There is definitely something that cannot be hidden, the current European crisis is deeper than expected. Few facts, overall unemployment rate in many countries is just increasing and debt amounts do not seem sustainable for most of them over the long haul. Until now, Germany, the European flagship, seemed to be the single beneficiary of the European Union. Indeed, it was the only country to be able to reduce its debt and to see its competitiveness increasing. This Europe was tailor-made for it. Behind this picture, recent German data confirms it is not any more an exception. Factory orders have declined for the second consecutive month in January printing at -0.1% m/m. Yet, December data has been revised up to -0.2% m/m. Concerns are even growing that Germany is not very satisfied with current European monetary policies.
It is clear that the European Central Bank is sending a wrong signal by using same monetary policies used in the U.S. and in Japan over the last decade with no satisfying results. At last ECB meeting, on March 10, the consensus was resoundingly clear and the ECB has not disappointed financial markets by boosting the pace of the QE by €20 billion to €80 billion. The deposit rate has been lowered to -0.4% from -0.3% while the refinancing rate has been sent to 0%.

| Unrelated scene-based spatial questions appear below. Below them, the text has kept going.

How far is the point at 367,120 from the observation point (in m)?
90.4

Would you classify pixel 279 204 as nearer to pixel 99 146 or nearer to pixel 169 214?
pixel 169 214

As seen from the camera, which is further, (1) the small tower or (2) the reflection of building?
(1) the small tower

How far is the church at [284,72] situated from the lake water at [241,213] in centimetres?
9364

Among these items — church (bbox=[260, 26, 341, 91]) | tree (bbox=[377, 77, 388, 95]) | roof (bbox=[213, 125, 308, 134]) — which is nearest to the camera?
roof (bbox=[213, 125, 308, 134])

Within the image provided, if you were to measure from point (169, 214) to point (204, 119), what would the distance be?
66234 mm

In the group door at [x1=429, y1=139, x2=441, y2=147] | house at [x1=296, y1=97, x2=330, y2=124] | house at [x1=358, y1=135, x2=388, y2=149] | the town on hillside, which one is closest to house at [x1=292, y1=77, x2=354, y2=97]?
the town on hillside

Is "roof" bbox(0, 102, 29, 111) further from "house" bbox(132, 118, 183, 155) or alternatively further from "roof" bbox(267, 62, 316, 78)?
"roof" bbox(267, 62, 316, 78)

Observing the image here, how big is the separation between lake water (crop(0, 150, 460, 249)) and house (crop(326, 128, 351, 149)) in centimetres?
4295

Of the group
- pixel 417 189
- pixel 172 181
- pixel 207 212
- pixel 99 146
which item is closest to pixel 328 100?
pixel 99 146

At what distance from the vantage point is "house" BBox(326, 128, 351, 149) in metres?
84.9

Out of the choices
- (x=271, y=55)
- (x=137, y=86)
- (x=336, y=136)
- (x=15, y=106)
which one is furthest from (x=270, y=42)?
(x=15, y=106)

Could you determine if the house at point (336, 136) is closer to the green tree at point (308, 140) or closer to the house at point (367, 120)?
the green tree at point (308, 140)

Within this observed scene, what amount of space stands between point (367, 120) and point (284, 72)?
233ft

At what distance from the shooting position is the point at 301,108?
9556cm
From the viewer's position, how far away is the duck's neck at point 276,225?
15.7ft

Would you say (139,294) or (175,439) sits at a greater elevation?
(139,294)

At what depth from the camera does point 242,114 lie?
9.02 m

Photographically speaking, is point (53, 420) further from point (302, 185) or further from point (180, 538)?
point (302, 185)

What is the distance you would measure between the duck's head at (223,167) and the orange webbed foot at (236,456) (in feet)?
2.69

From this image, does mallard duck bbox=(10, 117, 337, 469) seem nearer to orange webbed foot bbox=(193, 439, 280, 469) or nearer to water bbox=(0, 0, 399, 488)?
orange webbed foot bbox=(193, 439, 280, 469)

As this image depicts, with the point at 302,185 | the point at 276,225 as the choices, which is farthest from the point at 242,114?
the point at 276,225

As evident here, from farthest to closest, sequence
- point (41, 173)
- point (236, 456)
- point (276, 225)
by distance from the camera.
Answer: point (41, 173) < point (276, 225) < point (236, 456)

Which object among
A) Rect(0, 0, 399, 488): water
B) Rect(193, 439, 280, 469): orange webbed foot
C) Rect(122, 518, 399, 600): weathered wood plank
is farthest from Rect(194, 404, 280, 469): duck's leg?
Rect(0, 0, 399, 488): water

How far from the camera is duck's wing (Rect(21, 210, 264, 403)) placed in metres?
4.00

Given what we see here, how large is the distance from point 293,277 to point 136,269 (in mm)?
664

It is important to remember that downside pressure on the EURUSD is fading as markets start to question the true nature of the monetary policy divergence. The Fed is definitely struggling to hike rates and for the first time negative interest rate have been discussed. However, as we know this is not an option as Euro competitiveness would take the biggest hit in the event that markets further price in no rate hike this year. European inflation forecasts has been slashed to 0.1% from 1% for 2016, which is far from the ECB inflation target of 2%, while growth projection has been cut to 1.4% from 1.7% due to continued global uncertainties and weaker global demand. Mario Draghi has fired the big bazooka. He gave even more than what the market expected. Yet, we are afraid it will not be sufficient in the short-term. After years of QEs, U.S. and Japan’s inflation are stalling around 0. So, what to expect from the ECB ? Definitely not more than what is happening overseas.